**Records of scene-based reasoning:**

______________________________

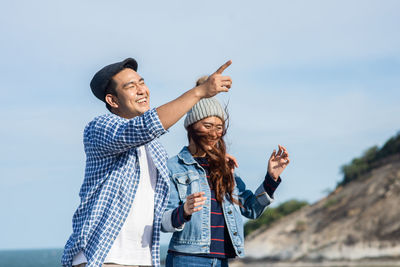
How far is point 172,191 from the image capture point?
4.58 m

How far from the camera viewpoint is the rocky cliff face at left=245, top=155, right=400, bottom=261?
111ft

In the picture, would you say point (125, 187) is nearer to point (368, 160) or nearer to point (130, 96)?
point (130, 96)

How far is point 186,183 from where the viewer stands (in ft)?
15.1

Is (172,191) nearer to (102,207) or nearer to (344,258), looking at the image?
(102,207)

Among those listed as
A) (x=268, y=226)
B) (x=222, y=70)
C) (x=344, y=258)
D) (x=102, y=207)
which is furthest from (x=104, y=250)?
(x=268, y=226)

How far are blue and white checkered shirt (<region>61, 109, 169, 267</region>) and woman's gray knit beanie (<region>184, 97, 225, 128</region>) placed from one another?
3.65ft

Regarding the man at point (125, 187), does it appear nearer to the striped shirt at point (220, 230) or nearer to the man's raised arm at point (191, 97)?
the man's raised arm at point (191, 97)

______________________________

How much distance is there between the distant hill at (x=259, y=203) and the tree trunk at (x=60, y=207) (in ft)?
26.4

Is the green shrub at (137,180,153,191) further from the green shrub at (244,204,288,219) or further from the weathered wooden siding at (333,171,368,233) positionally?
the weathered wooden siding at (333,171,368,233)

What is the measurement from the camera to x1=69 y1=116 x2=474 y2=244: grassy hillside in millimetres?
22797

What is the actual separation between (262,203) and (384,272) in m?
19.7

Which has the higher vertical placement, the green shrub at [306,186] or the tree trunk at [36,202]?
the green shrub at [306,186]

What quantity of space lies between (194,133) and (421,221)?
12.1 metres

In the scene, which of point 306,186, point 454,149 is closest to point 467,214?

______________________________

**Task directions:** Arrange the listing as a Markdown table with the columns "Row" and "Line", leaving out blank lines. Begin at the line that contains "What quantity of" and stop after the line that contains "In the scene, which".

**Answer for the task:**
| Row | Line |
|---|---|
| 1 | What quantity of space lies between (194,133) and (421,221)? |
| 2 | 12.1 metres |
| 3 | In the scene, which of point 306,186, point 454,149 is closest to point 467,214? |